続いて「企業が実際に検討している施策」の上位5位を見ると、最も多かったのが「長時間労働の是正」で95%となり、大半の企業が検討している状況が見て取れる。「働き方改革関連法」の施行により、対策実施が急務となっているようだ。次いで「業務プロセス・ルールの見直し」が59%となり、生産性向上に向けた既存業務の効率化に取り組む企業も増えている。また、多様な働き方の推進につながる「オフィス外勤務の促進」、「組織風土改革」、「オフィス環境の整備」などの施策も上位となった。

また、上位5位には入らなかったものの、「副業・兼業の推奨」という回答が昨年から12%も増加し14%になったことから、エンプロイーエクスペリエンスを重視した施策が注目されていることが垣間見えた。
働き方改革の効果を実感する企業は約半数。「働き方改革の実態調査2020」の結果を発表

効果の実感割合が最も高いのは「コンプライアンス対応」で8割

次に「働き方改革における効果」について項目別に見ていくと、働き方改革としておこなっている施策全体の効果を実感している企業は約半数に上ったものの、働き方改革の目的によって効果の実感割合に差が出ていることがわかった。

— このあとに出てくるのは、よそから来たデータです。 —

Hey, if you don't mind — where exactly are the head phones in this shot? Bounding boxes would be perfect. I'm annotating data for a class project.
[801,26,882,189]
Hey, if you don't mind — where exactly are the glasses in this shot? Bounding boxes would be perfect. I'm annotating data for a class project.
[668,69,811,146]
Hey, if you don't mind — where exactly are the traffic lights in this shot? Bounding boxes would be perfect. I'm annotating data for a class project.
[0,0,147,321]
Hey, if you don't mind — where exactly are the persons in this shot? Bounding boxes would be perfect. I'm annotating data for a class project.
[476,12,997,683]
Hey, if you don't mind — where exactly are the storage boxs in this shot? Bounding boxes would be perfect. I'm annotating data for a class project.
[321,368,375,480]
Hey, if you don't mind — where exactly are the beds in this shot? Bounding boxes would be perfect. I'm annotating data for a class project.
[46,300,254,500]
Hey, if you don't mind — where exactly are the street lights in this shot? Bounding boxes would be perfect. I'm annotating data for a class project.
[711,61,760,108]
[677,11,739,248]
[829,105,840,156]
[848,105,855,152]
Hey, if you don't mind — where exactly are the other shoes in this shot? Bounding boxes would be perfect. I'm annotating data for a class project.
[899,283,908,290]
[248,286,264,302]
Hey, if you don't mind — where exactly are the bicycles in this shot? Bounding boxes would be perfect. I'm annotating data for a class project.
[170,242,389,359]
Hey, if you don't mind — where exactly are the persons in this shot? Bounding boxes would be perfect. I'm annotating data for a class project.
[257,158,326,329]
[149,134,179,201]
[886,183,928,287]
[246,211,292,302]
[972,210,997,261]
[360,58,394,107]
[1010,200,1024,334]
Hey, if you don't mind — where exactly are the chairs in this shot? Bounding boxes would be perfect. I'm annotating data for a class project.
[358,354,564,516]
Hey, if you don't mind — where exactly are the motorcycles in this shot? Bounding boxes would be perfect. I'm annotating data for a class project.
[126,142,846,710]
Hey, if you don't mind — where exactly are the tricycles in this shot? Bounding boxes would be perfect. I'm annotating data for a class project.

残業時間に制限を設けることを目的とした「コンプライアンス対応」は80%で最多となり、多くの企業が高い効果を実感している。次いで「従業員満足度の向上・リテンション」が61%、「多様な人材の維持獲得、D&I促進」が54%、「採用競争力強化」が48%と続き、働き方改革で重視されている割合が高い一方で、効果が実感されていない項目もあることが分かった。その他の項目では、働き方改革の目的として定めている企業はごく少数であるものの、「デジタルトランスフォーメーション推進」や「セキュリティリスク低減」など、テクノロジー活用に関わる項目でも効果実感の割合が高かった。
働き方改革の効果を実感する企業は約半数。「働き方改革の実態調査2020」の結果を発表

働き方改革の本格的な推進が求められる

今回の調査結果から「働き方改革の必要性を理解し、施策に取り組む企業が多いこと」、「行っている施策の内容とそれに対しての効果の実感割合にはバラつきがある」という2つの状況が明らかになった。

この状況をデロイト トーマツが定義する「働き方改革の3ステップ」に照合していくと、多くの企業が「コンプライアンスの徹底」を終えた段階にあり、一部の企業が「既存業務の効率化」を推進中の状況といえる。しかし、本質的な働き方改革の実現には、多様な働き方の実現により確保できた「時間」や「柔軟性の高い考え方」が必要だ。これを従業員の自己啓発と成長に繋げ、企業が事業の発展を目指す「イノベーションを創出していくこと」重要だといえるだろう。現状の働き方改革を次なるステップへと進めることが、企業には求められそうだ。